Recast the listing below as a JSON list of strings, one string per line, and leave out any blank lines.

--------

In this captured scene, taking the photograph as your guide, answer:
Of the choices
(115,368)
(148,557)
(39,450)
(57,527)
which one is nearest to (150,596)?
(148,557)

--------

Result:
[
  "In this captured scene, taking the photograph as your guide, answer:",
  "Of the choices",
  "(115,368)",
  "(148,557)",
  "(39,450)",
  "(57,527)",
  "which one is nearest to (150,596)?",
  "(148,557)"
]